-- Exercise details --
Reproduce the records word for word, apart from the images they contain.

** Exercise input follows **

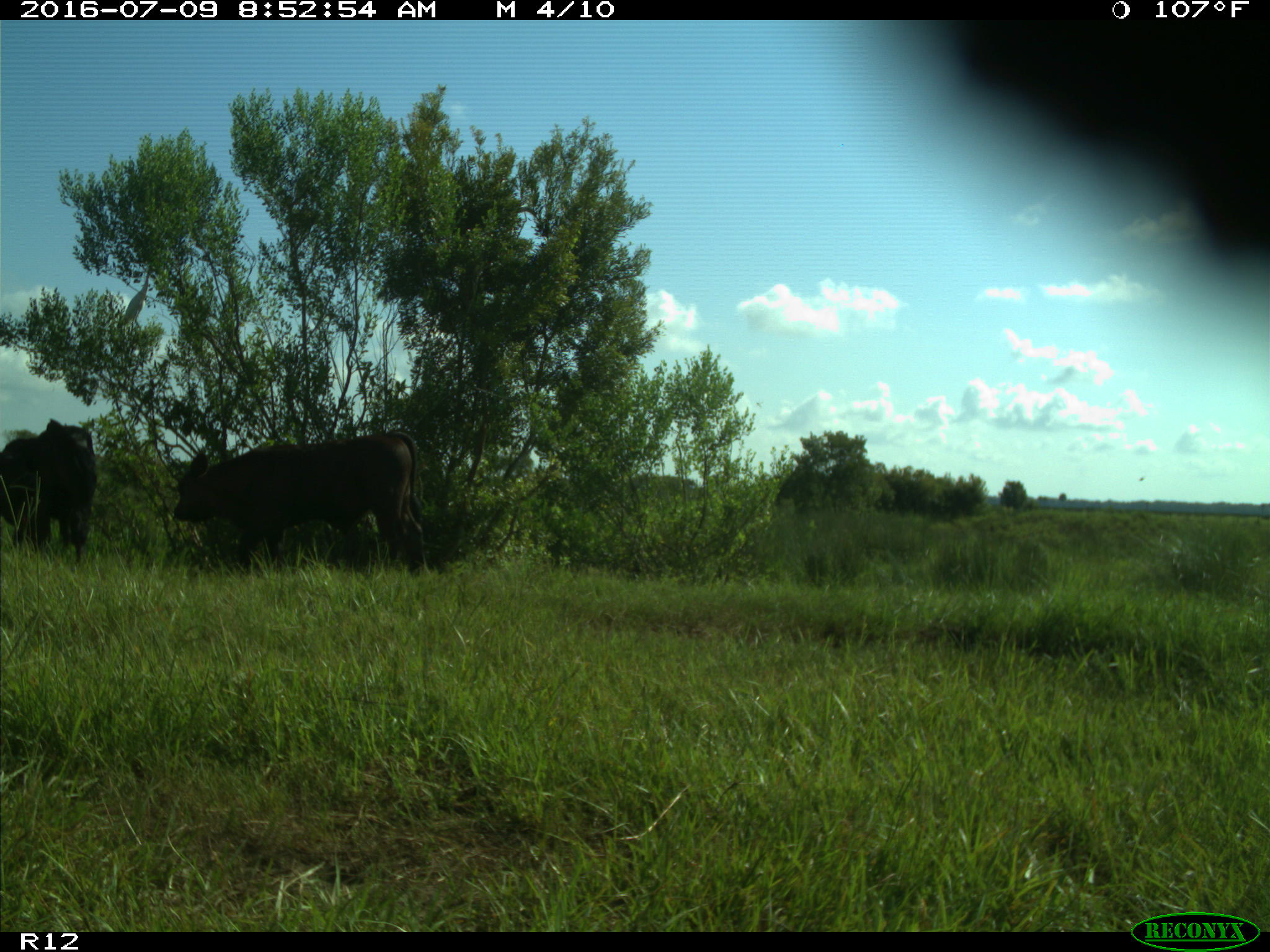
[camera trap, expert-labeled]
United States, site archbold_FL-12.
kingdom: Animalia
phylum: Chordata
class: Mammalia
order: Artiodactyla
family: Bovidae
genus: Bos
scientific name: Bos taurus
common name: domestic cow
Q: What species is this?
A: Bos taurus (domestic cow).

** End of Exercise input **

-- Task answer --
[camera trap, expert-labeled]
United States, site archbold_FL-12.
kingdom: Animalia
phylum: Chordata
class: Mammalia
order: Artiodactyla
family: Bovidae
genus: Bos
scientific name: Bos taurus
common name: domestic cow
Q: What species is this?
A: Bos taurus (domestic cow).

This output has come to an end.